⟨
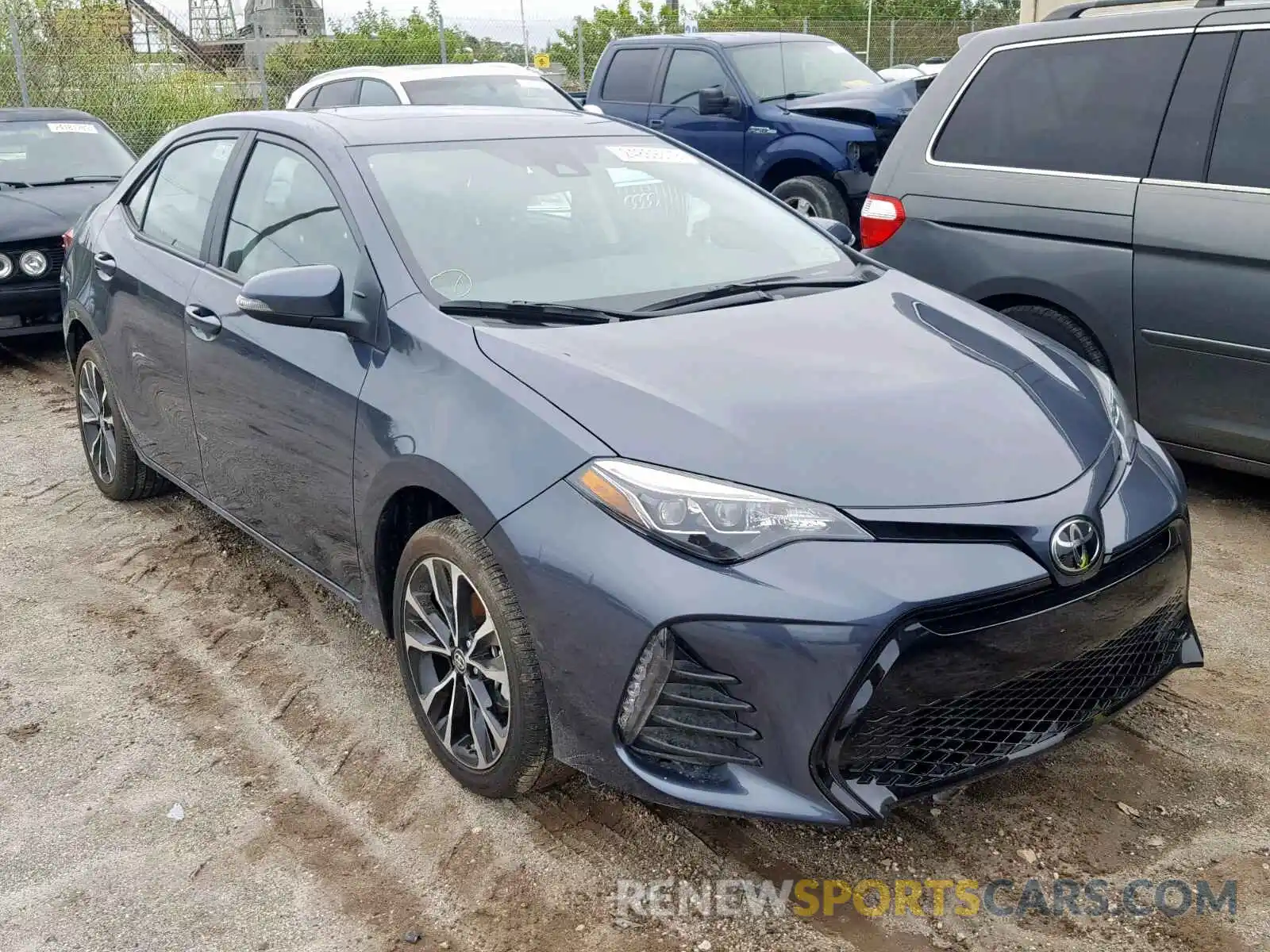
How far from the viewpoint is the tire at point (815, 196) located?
9406 mm

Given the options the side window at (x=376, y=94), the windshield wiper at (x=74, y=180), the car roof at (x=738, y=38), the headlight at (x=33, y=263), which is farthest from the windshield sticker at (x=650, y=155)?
the car roof at (x=738, y=38)

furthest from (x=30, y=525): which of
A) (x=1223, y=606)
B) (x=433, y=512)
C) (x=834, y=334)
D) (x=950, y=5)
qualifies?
(x=950, y=5)

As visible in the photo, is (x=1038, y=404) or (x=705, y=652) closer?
(x=705, y=652)

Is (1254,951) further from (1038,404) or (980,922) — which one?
(1038,404)

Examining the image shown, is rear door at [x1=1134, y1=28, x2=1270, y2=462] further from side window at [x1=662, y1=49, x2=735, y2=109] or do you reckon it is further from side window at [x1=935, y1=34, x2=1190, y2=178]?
side window at [x1=662, y1=49, x2=735, y2=109]

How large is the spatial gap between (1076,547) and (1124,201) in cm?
258

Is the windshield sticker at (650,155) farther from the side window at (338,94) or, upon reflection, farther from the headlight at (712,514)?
the side window at (338,94)

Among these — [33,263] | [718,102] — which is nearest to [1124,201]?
[718,102]

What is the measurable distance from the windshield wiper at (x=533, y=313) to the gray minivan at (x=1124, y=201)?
2338 mm

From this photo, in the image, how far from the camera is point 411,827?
2914mm

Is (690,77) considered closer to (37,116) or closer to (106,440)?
(37,116)

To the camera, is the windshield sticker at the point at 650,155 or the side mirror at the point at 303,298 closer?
the side mirror at the point at 303,298

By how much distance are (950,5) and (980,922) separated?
33677 mm

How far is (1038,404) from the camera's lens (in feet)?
9.56
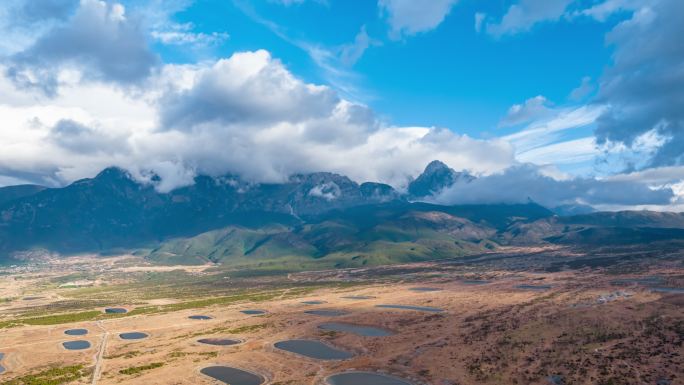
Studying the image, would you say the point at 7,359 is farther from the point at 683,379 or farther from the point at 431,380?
the point at 683,379

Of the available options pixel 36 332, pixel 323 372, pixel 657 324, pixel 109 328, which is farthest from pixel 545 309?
pixel 36 332

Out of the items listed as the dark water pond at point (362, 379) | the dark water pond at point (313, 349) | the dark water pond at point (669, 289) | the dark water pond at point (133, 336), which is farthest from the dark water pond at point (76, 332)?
the dark water pond at point (669, 289)

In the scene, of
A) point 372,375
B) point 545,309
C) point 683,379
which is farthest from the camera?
point 545,309

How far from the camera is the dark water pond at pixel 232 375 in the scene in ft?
311

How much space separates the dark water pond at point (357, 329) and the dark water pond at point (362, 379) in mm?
37171

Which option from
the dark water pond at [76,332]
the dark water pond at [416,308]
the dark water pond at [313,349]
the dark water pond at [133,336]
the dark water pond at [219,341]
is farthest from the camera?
the dark water pond at [416,308]

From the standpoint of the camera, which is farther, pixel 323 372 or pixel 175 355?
pixel 175 355

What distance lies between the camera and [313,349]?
121 metres

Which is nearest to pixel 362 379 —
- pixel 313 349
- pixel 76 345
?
pixel 313 349

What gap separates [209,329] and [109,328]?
43585mm

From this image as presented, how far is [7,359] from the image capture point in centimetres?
12031

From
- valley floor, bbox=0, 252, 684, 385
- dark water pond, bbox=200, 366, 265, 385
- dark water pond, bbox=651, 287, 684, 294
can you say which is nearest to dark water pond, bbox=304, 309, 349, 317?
valley floor, bbox=0, 252, 684, 385

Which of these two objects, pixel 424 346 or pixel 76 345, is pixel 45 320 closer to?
pixel 76 345

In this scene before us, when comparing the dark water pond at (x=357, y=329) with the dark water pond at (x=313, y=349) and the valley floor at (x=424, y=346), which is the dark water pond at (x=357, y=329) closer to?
the valley floor at (x=424, y=346)
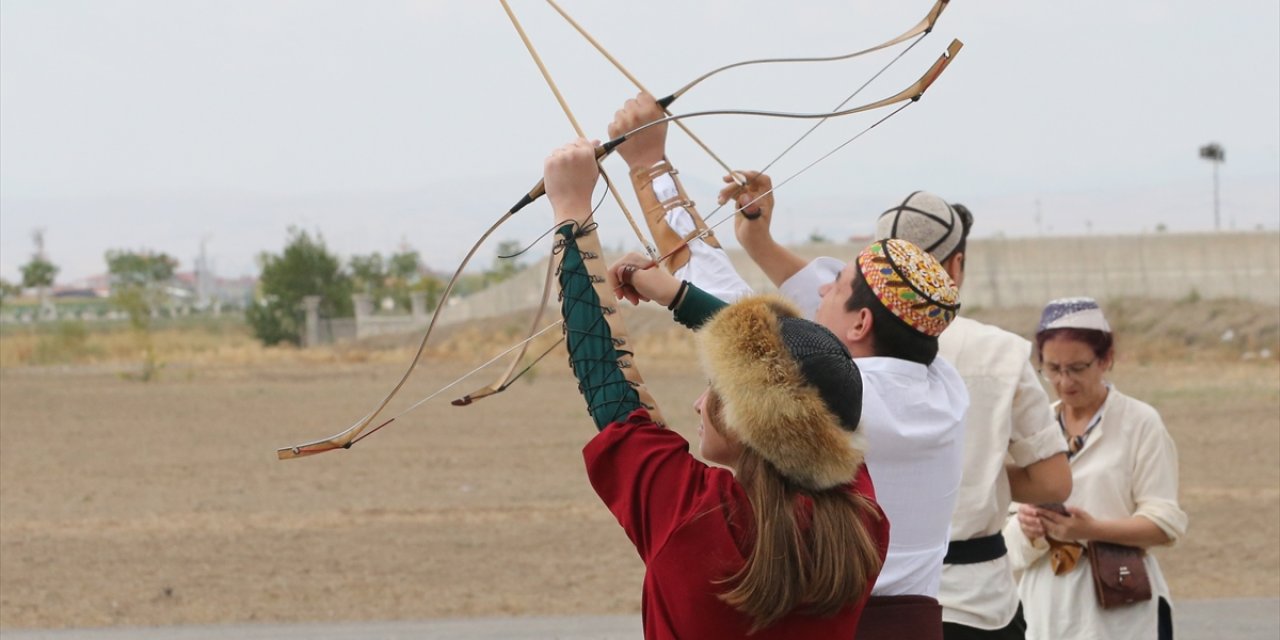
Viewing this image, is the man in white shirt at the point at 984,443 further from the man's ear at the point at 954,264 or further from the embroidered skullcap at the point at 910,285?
the embroidered skullcap at the point at 910,285

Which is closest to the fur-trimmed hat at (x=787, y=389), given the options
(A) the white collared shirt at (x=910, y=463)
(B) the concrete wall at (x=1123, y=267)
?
(A) the white collared shirt at (x=910, y=463)

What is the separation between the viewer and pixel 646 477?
2490mm

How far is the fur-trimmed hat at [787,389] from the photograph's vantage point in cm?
245

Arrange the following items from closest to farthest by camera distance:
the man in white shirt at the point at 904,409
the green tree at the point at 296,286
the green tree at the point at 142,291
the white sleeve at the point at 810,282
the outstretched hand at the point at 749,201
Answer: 1. the man in white shirt at the point at 904,409
2. the outstretched hand at the point at 749,201
3. the white sleeve at the point at 810,282
4. the green tree at the point at 142,291
5. the green tree at the point at 296,286

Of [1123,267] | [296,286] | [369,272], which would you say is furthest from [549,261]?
[369,272]

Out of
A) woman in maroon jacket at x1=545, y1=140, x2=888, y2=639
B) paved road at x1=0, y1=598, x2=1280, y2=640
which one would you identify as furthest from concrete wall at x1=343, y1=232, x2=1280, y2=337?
woman in maroon jacket at x1=545, y1=140, x2=888, y2=639

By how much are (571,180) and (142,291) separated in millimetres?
64864

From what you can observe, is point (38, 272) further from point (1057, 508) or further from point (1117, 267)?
point (1057, 508)

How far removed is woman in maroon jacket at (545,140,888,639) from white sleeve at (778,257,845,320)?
49.5 inches

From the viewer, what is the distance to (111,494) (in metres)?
15.9

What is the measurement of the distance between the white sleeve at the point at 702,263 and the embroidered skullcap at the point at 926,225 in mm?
635

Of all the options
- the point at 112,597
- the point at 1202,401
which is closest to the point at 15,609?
the point at 112,597

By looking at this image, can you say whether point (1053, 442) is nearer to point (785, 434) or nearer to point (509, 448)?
point (785, 434)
⟩
- _Aim_
Leave out the pictures and repeat everything else in the records exactly.

- _Result for this task_
How far from the viewpoint is the tire at point (815, 196) located?
9406 mm

Given the options the side window at (x=376, y=94), the windshield wiper at (x=74, y=180), the car roof at (x=738, y=38), the headlight at (x=33, y=263), which is farthest from the windshield sticker at (x=650, y=155)?
the car roof at (x=738, y=38)

furthest from (x=30, y=525): which of
A) (x=1223, y=606)
B) (x=433, y=512)
C) (x=834, y=334)
D) (x=950, y=5)
qualifies?
(x=950, y=5)

As visible in the photo, is (x=1038, y=404) or (x=705, y=652) closer?
(x=705, y=652)

Is (1254,951) further from (1038,404) or (980,922) — which one?
(1038,404)

Examining the image shown, is rear door at [x1=1134, y1=28, x2=1270, y2=462] further from side window at [x1=662, y1=49, x2=735, y2=109] or do you reckon it is further from side window at [x1=935, y1=34, x2=1190, y2=178]?
side window at [x1=662, y1=49, x2=735, y2=109]

How large is the spatial gap between (1076,547) and (1124,201) in cm?
258

Is the windshield sticker at (650,155) farther from the side window at (338,94) or, upon reflection, farther from the headlight at (712,514)?
the side window at (338,94)

Among these — [33,263] | [718,102] — which is nearest to [1124,201]?
[718,102]

What is the measurable distance from the windshield wiper at (x=533, y=313) to the gray minivan at (x=1124, y=201)?
2338 mm

From this photo, in the image, how far from the camera is point 411,827?
2914mm

Is (690,77) considered closer to (37,116) or closer to (106,440)?
(37,116)

To the camera, is the windshield sticker at the point at 650,155 or the side mirror at the point at 303,298 closer?
the side mirror at the point at 303,298

By how much distance are (950,5) and (980,922) separated?
33677 mm

How far is (1038,404) from the camera's lens (in feet)?
9.56
Studying the image, would you say the point at 7,359 is farther from the point at 683,379 or farther from the point at 431,380?
the point at 683,379

Of the available options pixel 36 332, pixel 323 372, pixel 657 324, pixel 109 328, which is farthest from pixel 545 309?
pixel 36 332

Out of the items listed as the dark water pond at point (362, 379) | the dark water pond at point (313, 349) | the dark water pond at point (669, 289) | the dark water pond at point (133, 336), which is farthest from the dark water pond at point (76, 332)?
the dark water pond at point (669, 289)

In the scene, of
A) point 372,375
B) point 545,309
C) point 683,379
which is farthest from the camera?
point 545,309

How far from the camera is the dark water pond at pixel 232 375 in the scene in ft?
311

How much space separates the dark water pond at point (357, 329) and the dark water pond at point (362, 379) in mm?
37171

Which option from
the dark water pond at [76,332]
the dark water pond at [416,308]
the dark water pond at [313,349]
the dark water pond at [133,336]
the dark water pond at [219,341]
is farthest from the camera?
the dark water pond at [416,308]

From the standpoint of the camera, which is farther, pixel 323 372 or pixel 175 355?
pixel 175 355

What distance lies between the camera and [313,349]?
121 metres

Which is nearest to pixel 362 379 —
- pixel 313 349
- pixel 76 345
?
pixel 313 349

What gap separates [209,329] and [109,328]?
43585mm

From this image as presented, how far is [7,359] from the image capture point in centimetres?
12031

From
- valley floor, bbox=0, 252, 684, 385
- dark water pond, bbox=200, 366, 265, 385
- dark water pond, bbox=651, 287, 684, 294
can you say which is nearest to dark water pond, bbox=304, 309, 349, 317?
valley floor, bbox=0, 252, 684, 385

Which of these two objects, pixel 424 346 or pixel 76 345, is pixel 45 320 closer to?
pixel 76 345

In this scene before us, when comparing the dark water pond at (x=357, y=329) with the dark water pond at (x=313, y=349) and the valley floor at (x=424, y=346), which is the dark water pond at (x=357, y=329) closer to?
the valley floor at (x=424, y=346)
Viewing this image, is the man in white shirt at the point at 984,443 further from the man's ear at the point at 954,264 or further from the embroidered skullcap at the point at 910,285?
the embroidered skullcap at the point at 910,285

Which is closest to the fur-trimmed hat at (x=787, y=389), given the options
(A) the white collared shirt at (x=910, y=463)
(B) the concrete wall at (x=1123, y=267)
?
(A) the white collared shirt at (x=910, y=463)

What is the separation between the viewer and pixel 646 477?
2490mm

How far is the fur-trimmed hat at [787,389] from the photograph's vantage point in cm?
245

Arrange the following items from closest to farthest by camera distance:
the man in white shirt at the point at 904,409
the green tree at the point at 296,286
the green tree at the point at 142,291
the white sleeve at the point at 810,282
the outstretched hand at the point at 749,201
Answer: 1. the man in white shirt at the point at 904,409
2. the outstretched hand at the point at 749,201
3. the white sleeve at the point at 810,282
4. the green tree at the point at 142,291
5. the green tree at the point at 296,286

Of [1123,267] | [296,286] | [369,272], which would you say is furthest from [549,261]?
[369,272]

Out of
A) woman in maroon jacket at x1=545, y1=140, x2=888, y2=639
B) paved road at x1=0, y1=598, x2=1280, y2=640
which one would you identify as furthest from concrete wall at x1=343, y1=232, x2=1280, y2=337?
woman in maroon jacket at x1=545, y1=140, x2=888, y2=639

By how much are (571,180) and (142,291) separated in millimetres?
64864

From what you can observe, is point (38, 272) further from point (1057, 508) or further from point (1117, 267)?
point (1057, 508)

How far removed is woman in maroon jacket at (545,140,888,639) from white sleeve at (778,257,845,320)?
49.5 inches

From the viewer, what is the distance to (111,494) (in metres)?
15.9

What is the measurement of the distance between the white sleeve at the point at 702,263 and the embroidered skullcap at the point at 926,225 in mm?
635

Of all the options
- the point at 112,597
- the point at 1202,401
which is closest to the point at 15,609?
the point at 112,597

By looking at this image, can you say whether point (1053, 442) is nearer to point (785, 434) or nearer to point (509, 448)?
point (785, 434)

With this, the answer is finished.